- EXERCISE INSTRUCTIONS -
An exact copy of every entry is required, minus the pictures.

Dataset items
------------------------------------------------------------

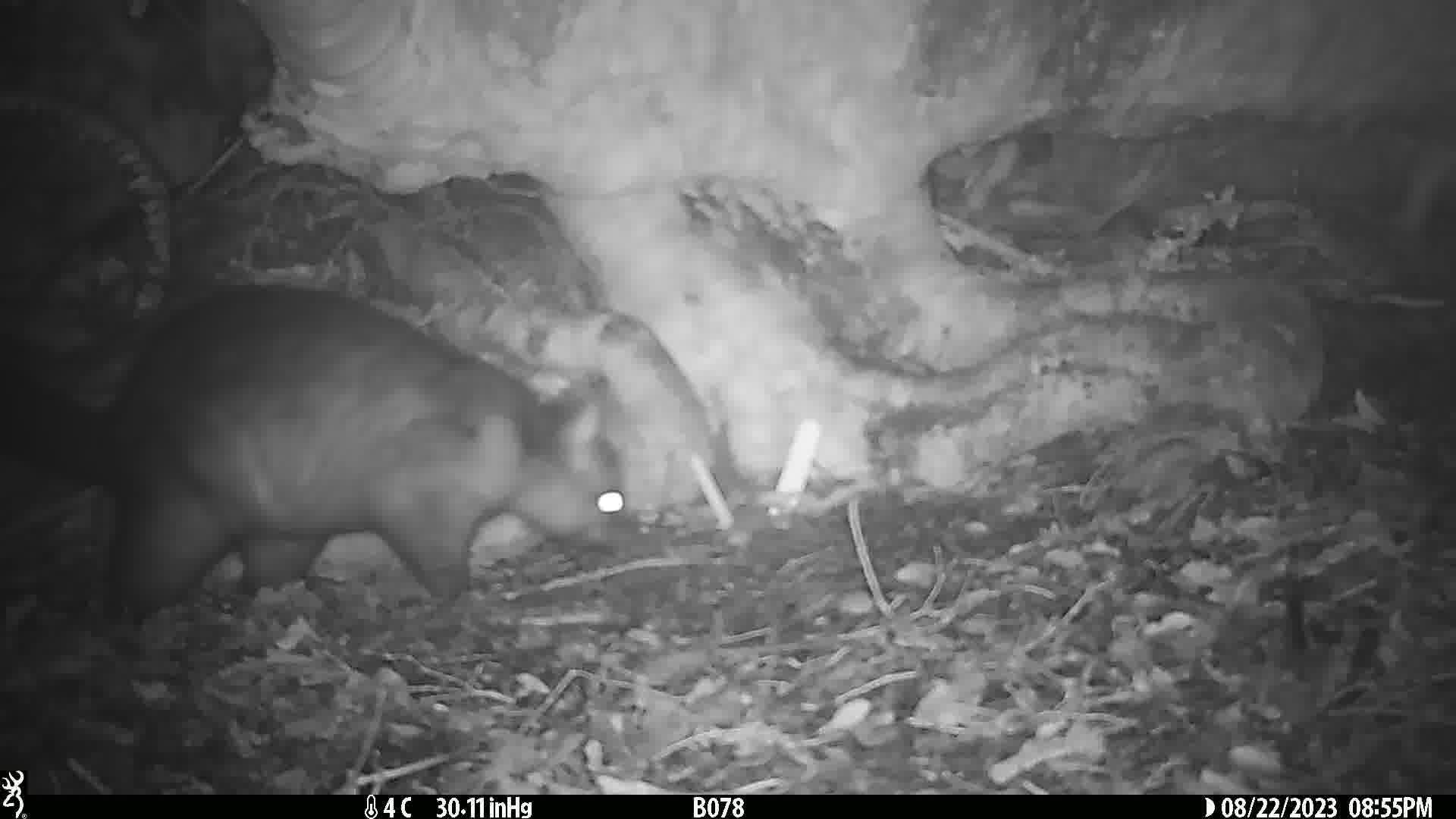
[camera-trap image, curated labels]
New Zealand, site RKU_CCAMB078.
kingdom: Animalia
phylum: Chordata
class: Mammalia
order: Diprotodontia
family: Phalangeridae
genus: Trichosurus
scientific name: Trichosurus vulpecula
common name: common brushtail possum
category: possum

------------------------------------------------------------

- TASK OUTPUT -
[camera-trap image, curated labels]
New Zealand, site RKU_CCAMB078.
kingdom: Animalia
phylum: Chordata
class: Mammalia
order: Diprotodontia
family: Phalangeridae
genus: Trichosurus
scientific name: Trichosurus vulpecula
common name: common brushtail possum
category: possum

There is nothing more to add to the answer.